Records provided section start

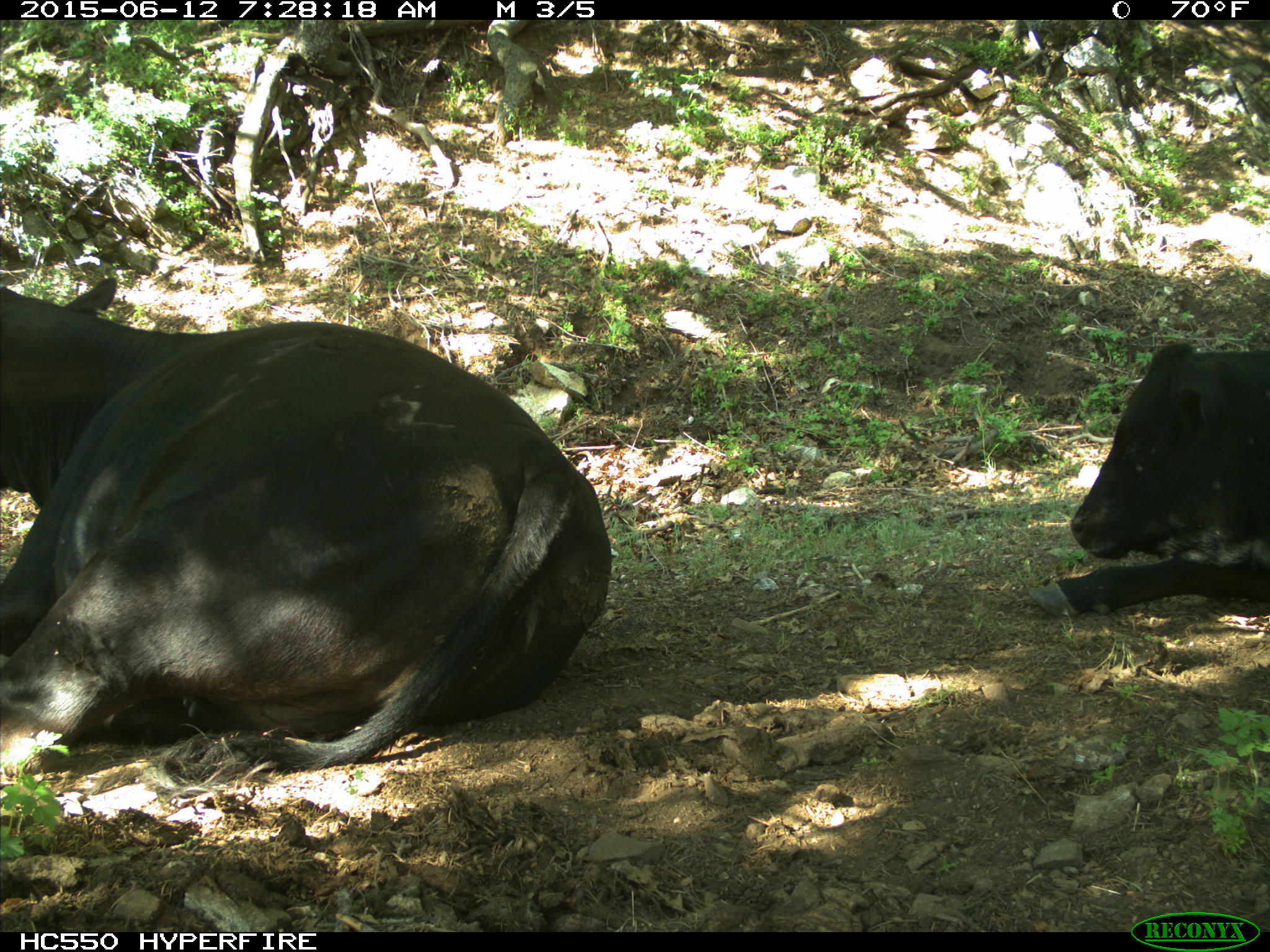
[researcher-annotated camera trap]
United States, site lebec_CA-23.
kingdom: Animalia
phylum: Chordata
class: Mammalia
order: Artiodactyla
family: Bovidae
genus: Bos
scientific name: Bos taurus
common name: domestic cow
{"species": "Bos taurus (domestic cow)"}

Records provided section end

Problem statement: Output the lines from the one with "United States, site lebec_CA-23." through the end of the records above, exactly, including both ends, and nothing besides.

Exercise answer:
United States, site lebec_CA-23.
kingdom: Animalia
phylum: Chordata
class: Mammalia
order: Artiodactyla
family: Bovidae
genus: Bos
scientific name: Bos taurus
common name: domestic cow
{"species": "Bos taurus (domestic cow)"}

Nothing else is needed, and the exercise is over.